Dynamic, Mutual Authentication for Anti-Phishing
Confident ImageShield delivers dynamic, mutual authentication that is ideal as an anti-phishing solution. Unlike static pictures used for anti-phishing (which is a passive approach), Confident ImageShield is dynamic and requires active engagement from the user. The user must correctly solve the Confident ImageShield before they can enter their password on the site. The result is a type of mutual authentication: The user knows they are not on a phishing site because only the legitimate website would be able to present a Confident ImageShield that includes their secret categories and at the same time, the user is authenticated to the website.
Replace Challenge Questions
Confident ImageShield can be used instead of challenge questions to provide stronger authentication and add one-time passwords during high risk transactions.

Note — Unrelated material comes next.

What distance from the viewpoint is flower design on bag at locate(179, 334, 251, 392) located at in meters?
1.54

Add a Layer of Authentication During Password Resets
As a flexible, cloud-based solution, Confident ImageShield can be easily inserted as an additional layer of authentication anywhere in the online banking environment. FFIEC guidance recommends requiring an additional form of authentication when users attempt to modify administrative functions, change contact information, reset their passwords and other potentially high-risk actions. Numerous studies have shown that people remember images and categories far better than passwords, so users are able to authenticate with Confident ImageShield even after they have forgotten their passwords or if they are only presented with the image-based authentication challenge infrequently.
Easily Integrated with Existing Security Processes and Technologies
Confident ImageShield can be integrated with other security technologies and online banking platforms or mobile applications. It is also available as a white-label solution for OEM with other security providers or technologies.